Pub Date: Aug. 24th, 1987
ISBN: 0802135846
Publisher: Atlantic Monthly--dist. by Little, Brown

Here, Dodge (Fup) rattles off a rock-and-roll road novel in which a benzedrine-addled romantic sets off on a journey to the Big Bopper's grave, bearing an amorphous gift of love and music. Spanning the Beat era to the mid-60's, this foggy fable motors along on a high-speed blend of retro-rock talk and California slang, but it's a monotonous and aimless drive. Tow-truck operator George Gastin rescues an unnamed young farmer who has wrecked his car on a remote road in Sonoma County. Gastin gets the rainsoaked, fluwracked young man into dry clothes and launches into the tale of his youthful quest: It started when George was 20, living in S.F. at the height of the Beat era. He was a working-class beatnik intellectual, working a car-insurance scam with one Scumball for extra money. Then, on his 20th birthday, he discovered the meaning of music and love in a nightclub when a musician friend gave him an unforgettable solo, and blond Kacy stripped off her clothes and gave him free love. When the Beat scene ended, Kacy walked out and left him desolate, until Scumball asked him to wreck the white cadillac that an eccentric old lady had planned to send to the Big Bopper as a token of her love (the old lady died soon after the Bopper went down in the plane crash that also claimed Buddy Holly and Richie Valen).

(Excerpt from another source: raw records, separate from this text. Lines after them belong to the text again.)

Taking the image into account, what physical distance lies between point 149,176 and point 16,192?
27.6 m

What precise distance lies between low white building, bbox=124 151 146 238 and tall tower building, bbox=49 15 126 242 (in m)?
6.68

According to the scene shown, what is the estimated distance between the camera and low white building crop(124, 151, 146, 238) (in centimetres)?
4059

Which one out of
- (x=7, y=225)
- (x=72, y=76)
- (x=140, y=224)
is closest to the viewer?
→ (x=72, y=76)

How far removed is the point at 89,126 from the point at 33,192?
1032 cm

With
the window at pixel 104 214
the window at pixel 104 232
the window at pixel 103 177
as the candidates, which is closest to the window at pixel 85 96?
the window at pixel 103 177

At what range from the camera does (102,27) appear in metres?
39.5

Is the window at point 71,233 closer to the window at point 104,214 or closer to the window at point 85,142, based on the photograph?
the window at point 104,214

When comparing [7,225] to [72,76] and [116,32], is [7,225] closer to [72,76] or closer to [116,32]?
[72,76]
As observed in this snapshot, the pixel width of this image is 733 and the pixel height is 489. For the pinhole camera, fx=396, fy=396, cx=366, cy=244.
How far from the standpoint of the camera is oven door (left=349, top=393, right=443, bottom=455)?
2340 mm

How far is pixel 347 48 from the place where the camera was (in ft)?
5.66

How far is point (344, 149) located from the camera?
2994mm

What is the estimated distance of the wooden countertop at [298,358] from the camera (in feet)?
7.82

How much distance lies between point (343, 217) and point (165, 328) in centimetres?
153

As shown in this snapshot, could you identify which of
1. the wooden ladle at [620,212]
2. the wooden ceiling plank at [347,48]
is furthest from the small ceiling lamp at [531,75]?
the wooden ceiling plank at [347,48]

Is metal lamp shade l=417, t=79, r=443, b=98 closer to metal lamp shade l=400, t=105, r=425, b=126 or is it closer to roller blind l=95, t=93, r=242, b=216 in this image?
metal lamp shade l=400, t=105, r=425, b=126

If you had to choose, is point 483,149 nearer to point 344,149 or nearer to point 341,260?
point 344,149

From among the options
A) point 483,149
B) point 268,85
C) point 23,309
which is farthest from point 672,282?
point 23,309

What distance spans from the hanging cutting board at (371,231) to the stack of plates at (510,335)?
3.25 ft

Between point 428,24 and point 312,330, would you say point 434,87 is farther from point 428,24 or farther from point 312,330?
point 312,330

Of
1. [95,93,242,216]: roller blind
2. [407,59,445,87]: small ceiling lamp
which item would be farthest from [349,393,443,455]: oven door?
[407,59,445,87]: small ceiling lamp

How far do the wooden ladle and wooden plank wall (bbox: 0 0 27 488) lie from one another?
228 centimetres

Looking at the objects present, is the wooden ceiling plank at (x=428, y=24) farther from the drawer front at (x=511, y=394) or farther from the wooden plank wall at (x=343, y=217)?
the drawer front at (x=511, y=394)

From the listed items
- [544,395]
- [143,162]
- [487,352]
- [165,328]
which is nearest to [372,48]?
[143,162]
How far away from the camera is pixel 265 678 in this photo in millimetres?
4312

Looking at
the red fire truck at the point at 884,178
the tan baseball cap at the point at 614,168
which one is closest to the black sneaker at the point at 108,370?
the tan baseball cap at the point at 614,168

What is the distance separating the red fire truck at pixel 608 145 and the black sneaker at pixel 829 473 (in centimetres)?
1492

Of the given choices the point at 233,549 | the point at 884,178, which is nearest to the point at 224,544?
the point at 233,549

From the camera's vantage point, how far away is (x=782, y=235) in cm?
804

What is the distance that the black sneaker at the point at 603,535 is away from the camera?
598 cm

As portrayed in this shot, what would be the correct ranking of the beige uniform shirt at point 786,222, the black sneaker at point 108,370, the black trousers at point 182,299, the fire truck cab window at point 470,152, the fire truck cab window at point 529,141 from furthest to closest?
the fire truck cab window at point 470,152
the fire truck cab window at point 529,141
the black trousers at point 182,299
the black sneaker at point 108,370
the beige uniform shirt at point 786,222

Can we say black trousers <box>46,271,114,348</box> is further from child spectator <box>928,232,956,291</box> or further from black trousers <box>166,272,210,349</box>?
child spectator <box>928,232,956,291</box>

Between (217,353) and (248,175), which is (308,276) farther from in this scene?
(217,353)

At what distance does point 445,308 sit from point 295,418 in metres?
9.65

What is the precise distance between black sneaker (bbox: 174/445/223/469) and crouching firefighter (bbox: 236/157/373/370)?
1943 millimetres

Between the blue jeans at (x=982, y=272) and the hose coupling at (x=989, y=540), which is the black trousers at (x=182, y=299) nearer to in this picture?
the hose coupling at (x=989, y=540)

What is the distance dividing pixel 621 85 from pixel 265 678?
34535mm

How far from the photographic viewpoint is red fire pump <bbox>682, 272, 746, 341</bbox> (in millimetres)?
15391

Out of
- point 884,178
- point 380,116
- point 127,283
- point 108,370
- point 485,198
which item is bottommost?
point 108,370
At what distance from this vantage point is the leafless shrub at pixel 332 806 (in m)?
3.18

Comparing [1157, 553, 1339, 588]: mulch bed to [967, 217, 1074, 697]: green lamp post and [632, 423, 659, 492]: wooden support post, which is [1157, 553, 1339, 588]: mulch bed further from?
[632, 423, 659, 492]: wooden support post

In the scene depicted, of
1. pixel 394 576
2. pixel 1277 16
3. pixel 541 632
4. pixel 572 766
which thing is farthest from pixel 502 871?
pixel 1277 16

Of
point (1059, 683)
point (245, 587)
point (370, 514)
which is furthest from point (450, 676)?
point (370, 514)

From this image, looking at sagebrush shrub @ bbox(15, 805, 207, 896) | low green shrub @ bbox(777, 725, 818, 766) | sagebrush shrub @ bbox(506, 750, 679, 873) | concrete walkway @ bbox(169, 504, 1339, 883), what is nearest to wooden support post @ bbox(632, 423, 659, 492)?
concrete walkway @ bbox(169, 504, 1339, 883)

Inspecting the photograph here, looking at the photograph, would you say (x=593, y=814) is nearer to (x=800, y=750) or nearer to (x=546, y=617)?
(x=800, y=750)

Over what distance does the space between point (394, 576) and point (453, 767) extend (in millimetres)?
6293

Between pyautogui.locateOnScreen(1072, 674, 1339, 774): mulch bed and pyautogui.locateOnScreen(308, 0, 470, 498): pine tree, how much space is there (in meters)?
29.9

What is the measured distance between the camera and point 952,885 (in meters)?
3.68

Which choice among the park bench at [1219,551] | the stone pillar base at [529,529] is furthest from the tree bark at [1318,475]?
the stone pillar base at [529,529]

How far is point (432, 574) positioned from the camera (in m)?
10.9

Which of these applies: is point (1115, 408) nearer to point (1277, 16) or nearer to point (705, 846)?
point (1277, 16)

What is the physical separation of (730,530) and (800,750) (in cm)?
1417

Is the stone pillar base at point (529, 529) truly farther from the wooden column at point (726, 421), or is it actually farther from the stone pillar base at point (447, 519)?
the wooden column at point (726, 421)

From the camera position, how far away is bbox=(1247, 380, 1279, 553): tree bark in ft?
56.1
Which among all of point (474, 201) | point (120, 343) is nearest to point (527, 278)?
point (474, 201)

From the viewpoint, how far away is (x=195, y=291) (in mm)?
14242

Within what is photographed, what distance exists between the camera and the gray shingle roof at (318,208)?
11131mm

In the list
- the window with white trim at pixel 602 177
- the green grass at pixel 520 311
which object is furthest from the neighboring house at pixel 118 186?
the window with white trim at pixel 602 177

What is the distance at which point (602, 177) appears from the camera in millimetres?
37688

George set out on a benzedrine-fueled joy ride, planning to set the caddy ablaze at the Bopper's grave in Texas as a sacrament to love and music. In the midst of the ensuing trip across the heartland, George met an array of characters--from a bleak Arizona housewife who gave him her rock-and-roll collection to a rock-and-roll evangelist. Dream and reality began to blend for speed-addled George, and after he failed a mystical test in the snowy Iowa cornfield where the Bopper's plane went down, the caddy headed right into a fiery epiphany that might mean that old George is a ghost after all. Dodge puts heart and soul into his language and vision--but, with no dramatic tension or break from the drumming monotony of the speed dream, the reader's attention has faded away long before the book's final page.